Кабанков нахмурил свое маленькое лицо.
- Пока не буду, - сказал он резко. Потом прибавил с угрозой:
- А придет время - поиграю!
Его статью о Чепелкине Уваров, посетивший эскадрилью, отвез в редакцию дивизионной газеты. В дивизионной газете статью сократили вчетверо, но всё-таки поместили, и Кабанков был очень доволен.
Уваров навещал эскадрилью нередко, и Лунин теперь хорошо его знал. Родом москвич, Уваров носил на Балтике прозвище "испанца", потому что был одним из тех советских летчиков, которые добровольцами сражались в Испании за республику. Там, в Испании, он был контужен, и эта контузия лишила его возможности летать на боевых самолетах. Однако "У-2" он до сих пор водил отлично. Перед самой войной он окончил училище, в котором готовили политработников для авиации. Комиссаром дивизии он стал всего за несколько дней до приезда Лунина в Ленинград.
В эскадрилье Уваров появлялся обычно на короткий срок и большей частью ночью. Их аэродром находился сравнительно недалеко от штаба дивизии, вот почему именно здесь обычно стоял тот самолет "У-2", на котором комиссар дивизии облетал все свои части и подразделения, разбросанные на громадном пространстве. Он всегда сам водил этот маленький безоружный самолет и нередко брал с собой еще и пассажира, какого-нибудь инструктора политотдела или штабного работника, которого нужно было забросить либо на южный берег Финского залива, либо в Кронштадт, либо на побережье Ладожского озера. Всякий раз, улетая или прилетая, Уваров проводил час-другой в эскадрилье Рассохина.
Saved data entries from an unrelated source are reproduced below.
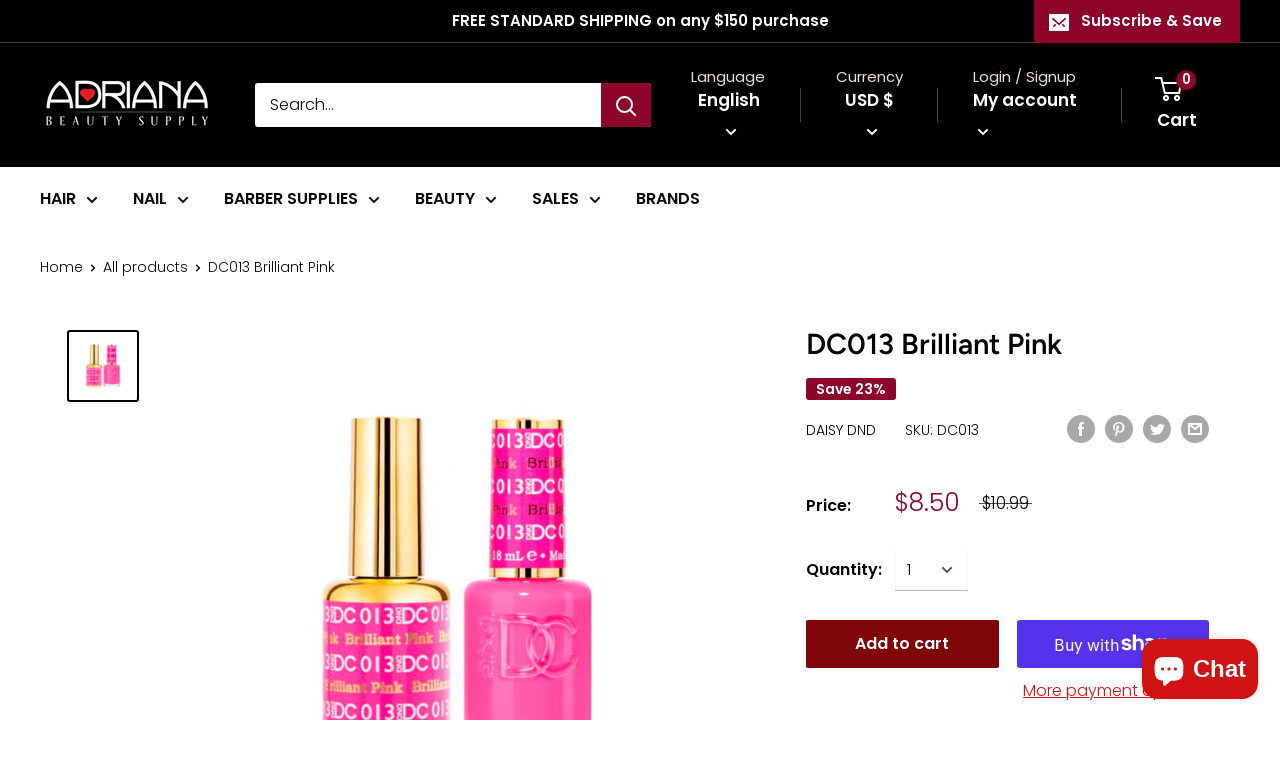

--- FILE ---
content_type: text/javascript
request_url: https://www.adrianabeautysupply.com/cdn/shop/t/4/assets/custom.js?v=90373254691674712701607339047
body_size: -771
content:
//# sourceMappingURL=/cdn/shop/t/4/assets/custom.js.map?v=90373254691674712701607339047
Появлялся он внезапно, когда никто его не ждал. Одно его ночное посещение особенно запомнилось Лунину.
Шла уже вторая половина ночи и они крепко спали, когда Уваров вдруг вошел к ним в кубрик. Заметив, что Лунин и Кабанков зашевелились на своих койках, он замахал на них рукой и сказал:
- Спите, спите! Не обращайте на меня внимания. Я у вас посижу немного.
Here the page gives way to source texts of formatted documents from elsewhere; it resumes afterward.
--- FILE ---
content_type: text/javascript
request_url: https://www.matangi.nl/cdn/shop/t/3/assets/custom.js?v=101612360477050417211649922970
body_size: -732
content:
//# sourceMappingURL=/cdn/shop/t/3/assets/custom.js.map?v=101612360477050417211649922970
Вероятно, ему нужно было вылетать на рассвете, и он ждал, когда тьма начнет редеть. Хотя в кубрике было жарко, он не снял ни унтов, ни комбинезона, а только стащил с головы шлем и осторожно присел на край пустой койки Чепелкина. Он был очень возбужден. Это было то сухое, тяжелое возбуждение, которое возникает после слишком утомительного дня и не дает уснуть.
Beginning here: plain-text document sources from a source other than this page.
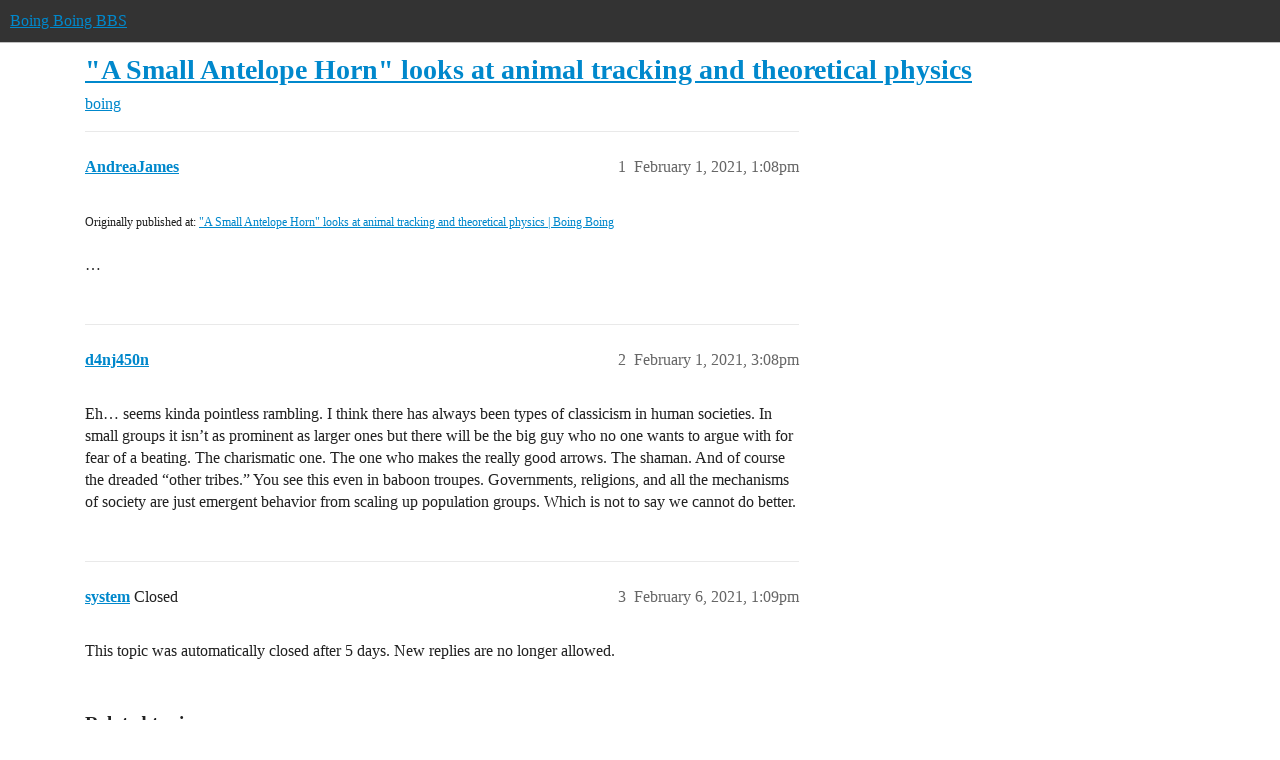

--- FILE ---
content_type: text/css
request_url: https://sea1.discourse-cdn.com/boingboing/stylesheets/discourse-narrative-bot_7865ee9076e8797c7ad2bb01392356df77a92456.css?__ws=bbs.boingboing.net
body_size: -147
content:
article[data-user-id="-2"] div.cooked iframe{border:0}
/*# sourceMappingURL=discourse-narrative-bot_7865ee9076e8797c7ad2bb01392356df77a92456.css.map?__ws=bbs.boingboing.net */


--- FILE ---
content_type: text/css
request_url: https://sea1.discourse-cdn.com/boingboing/stylesheets/discourse-reactions_desktop_7865ee9076e8797c7ad2bb01392356df77a92456.css?__ws=bbs.boingboing.net
body_size: -101
content:
.desktop-view .fake-reaction{position:absolute;left:10px}.desktop-view nav.post-controls .show-replies{position:relative}.desktop-view .discourse-reactions-my-reaction{margin:.75em 0 0 3.5em}
/*# sourceMappingURL=discourse-reactions_desktop_7865ee9076e8797c7ad2bb01392356df77a92456.css.map?__ws=bbs.boingboing.net */


--- FILE ---
content_type: text/css
request_url: https://sea1.discourse-cdn.com/boingboing/stylesheets/common_theme_22_7846f7ca1f4557165050f0b71cfdd2056772f156.css?__ws=bbs.boingboing.net
body_size: -134
content:
.desktop-view .vmo{display:none}.mobile-view .vdo{display:none}.custom-header-icon-link img{width:100%}
/*# sourceMappingURL=common_theme_22_7846f7ca1f4557165050f0b71cfdd2056772f156.css.map?__ws=bbs.boingboing.net */


--- FILE ---
content_type: text/css
request_url: https://sea1.discourse-cdn.com/boingboing/stylesheets/common_theme_20_ed881eb92bbc7958c01ec46ecfd7f8c1dc2895df.css?__ws=bbs.boingboing.net
body_size: 293
content:
html.discourse-gifs-with-img div[data-theme-discourse-gifs=container] video{display:none}html:not(.discourse-gifs-with-img) div[data-theme-discourse-gifs=container] img{display:none}#reply-control .submit-panel .mobile-gif-insert{margin-right:.25rem}#reply-control.show-preview .submit-panel .mobile-gif-insert{display:none}.gif-modal .d-modal__container{--modal-max-width: 900px}.gif-modal .gif-input{background:var(--primary-very-low);padding:.5em;position:relative}.gif-modal .gif-input>input{width:100%;margin-right:1em;margin-bottom:0}.gif-modal .gif-input .spinner{position:absolute;right:1.2em;top:.9em}.gif-modal .gif-content{overflow-y:auto;min-width:320px;max-height:65vh;margin-top:.5em}.gif-modal .gif-box .gif-result-list{position:relative}.gif-modal .gif-box .gif-result-list .gif-imgwrap{position:absolute}.gif-modal .gif-box .gif-result-list .gif-imgwrap img{width:100%;height:auto;cursor:pointer}.gif-modal .gif-box div.loading-container{display:block;height:10px}.gif-modal .gif-no-results{padding:3em 1em;font-size:var(--font-up-2);color:var(--primary-low-mid);background:var(--primary-very-low);font-weight:bold;text-align:center}.gif-modal .d-modal__footer,.gif-modal .modal-footer{display:flex;flex-flow:row-reverse}.gif-modal .d-modal__footer img,.gif-modal .modal-footer img{height:30px}
/*# sourceMappingURL=common_theme_20_ed881eb92bbc7958c01ec46ecfd7f8c1dc2895df.css.map?__ws=bbs.boingboing.net */


--- FILE ---
content_type: text/css
request_url: https://sea1.discourse-cdn.com/boingboing/stylesheets/common_theme_12_4f88d3cbde79376d8caac646574c9039aa409478.css?__ws=bbs.boingboing.net
body_size: -199
content:

/*# sourceMappingURL=common_theme_12_4f88d3cbde79376d8caac646574c9039aa409478.css.map?__ws=bbs.boingboing.net */


--- FILE ---
content_type: text/css
request_url: https://sea1.discourse-cdn.com/boingboing/stylesheets/desktop_theme_20_a41b176dc7e205497c19c046ec11d5056ec2e993.css?__ws=bbs.boingboing.net
body_size: -161
content:
.gif-modal .gif-content{min-width:650px}@media screen and (min-width: 1200px){.gif-modal .gif-content{min-width:860px}}
/*# sourceMappingURL=desktop_theme_20_a41b176dc7e205497c19c046ec11d5056ec2e993.css.map?__ws=bbs.boingboing.net */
Лунин начал дремать, но Кабанкову хотелось побеседовать с комиссаром дивизии. Кабанкову постоянно казалось, что он недостаточно хорошо выполняет свои комиссарские обязанности, и он надеялся, что Уваров разъяснит ему, поможет. Его койка стояла рядом с койкой Чепелкина, и он заговорил вполголоса, и Уваров стал ему вполголоса отвечать. Разговор их тянулся до рассвета. Лунин то просыпался, то опять погружался в дремоту, и лишь случайные отрывки этого разговора доходили до его сознания.
Уваров говорил о самых обыкновенных вещах. Например, о том, что сейчас важнейший вопрос для авиации - защита аэродромов от заносов. Метели не прекращаются, а краснофлотцы, которые чистят аэродромы, валятся с ног от голода. Ведь их кормят не так, как летчиков. Они истощены, обессилены. Лопаты падают из рук, а они день и ночь копают на морозе. Нужно усилить заботу об аэродромщиках, мотористах, оружейниках, техниках, нужно, чтобы они чувствовали, что их работа оценивается так же, как бой.